O primeiro-ministro, António Costa, acabou por convencer Marcelo de que não era preciso aquela referência no decreto-lei, dado que este não iria alterar a lei que já obriga os titulares de cargos políticos e equiparados e os titulares de altos cargos públicos apresentam no Constitucional.

Recorde-se que o Presidente da República chegou a dizer que Centeno sempre teve a posição de António Costa nesta matéria. “Ou há um documento escrito pelo senhor ministro das Finanças em que ele defende uma posição diferente da posição do primeiro-ministro ou não há. Se não há é porque ele tinha a mesma posição”.

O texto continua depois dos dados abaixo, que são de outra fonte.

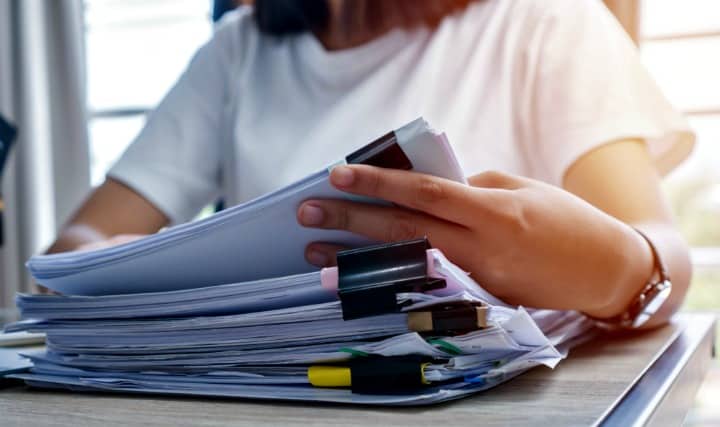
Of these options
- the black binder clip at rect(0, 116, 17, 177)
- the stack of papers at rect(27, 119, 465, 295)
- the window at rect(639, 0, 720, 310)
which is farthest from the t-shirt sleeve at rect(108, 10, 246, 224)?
the window at rect(639, 0, 720, 310)

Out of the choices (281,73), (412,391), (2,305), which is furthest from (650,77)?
(2,305)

No fim-de-semana semana, antes da conferência de imprensa de Centeno e de este ter sido recebido pelo Presidente da República a pedido de António Costa, o conselheiro de Estado, António Lobo Xavier terá revelado ao Presidente da República o conteúdo das mensagens alegadamente trocadas, onde deixa claro que estavam a desenvolvidas diligências para a “resolução” da exigência de António Domingues (de não entrega das declarações do património ao Constitucional).

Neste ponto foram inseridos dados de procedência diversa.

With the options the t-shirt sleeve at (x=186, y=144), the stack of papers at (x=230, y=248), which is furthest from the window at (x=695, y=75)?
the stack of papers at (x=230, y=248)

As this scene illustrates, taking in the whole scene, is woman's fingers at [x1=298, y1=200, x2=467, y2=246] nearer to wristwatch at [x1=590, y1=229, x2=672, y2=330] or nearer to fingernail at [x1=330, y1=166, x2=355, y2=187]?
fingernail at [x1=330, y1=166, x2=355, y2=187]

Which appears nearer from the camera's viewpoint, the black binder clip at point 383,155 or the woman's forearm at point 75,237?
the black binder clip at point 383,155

O Presidente da República pediu ao seu conselheiro de Estado para dizer-lhe o que sabia sobre o assunto das sms. O advogado, autorizado por António Domingues, acabou por dar conta a Marcelo do teor das mensagens, nomeadamente uma em que o ministro dá a entender que já tinha conseguido que o polémico decreto-lei não incluísse a obrigação da entrega da declaração de património.

Tensão no Parlamento
Essa conversa terá sido determinante para a mensagem deixada no site da Presidência da República em que na prática diz que só dá o aval ao ministro das Finanças por causa do interesse nacional e equilíbrio das contas públicas. O que foi interpretado como uma assumpção de que sabia que o Ministro das Finanças não estava a dizer a verdade quando disse que nunca aceitou a condição de António Domingues de não apresentar as declarações de património ao TC.

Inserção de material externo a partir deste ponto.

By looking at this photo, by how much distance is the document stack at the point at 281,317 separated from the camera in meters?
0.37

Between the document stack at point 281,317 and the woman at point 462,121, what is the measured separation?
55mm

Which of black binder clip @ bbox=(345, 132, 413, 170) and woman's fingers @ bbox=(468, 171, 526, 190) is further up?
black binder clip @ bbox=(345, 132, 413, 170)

Fontes próximas à Presidência da República garantiram ao Jornal Económico que “a mentira está em dizer que a questão das declarações não era importante” enquanto condição de Domingues para aceitar o cargo. O PSD tentou levar o assunto à Comissão Parlamentar de Inquérito à CGD mas os partidos de esquerda exerceram o seu poder para o impedir. Na sequência disso demitiu-se o presidente da comissão de inquérito à Caixa, José de Matos Correia, deputado do PSD. O partido ameaça agora abandonar a comissão e o CDS garante ficar até ao fim.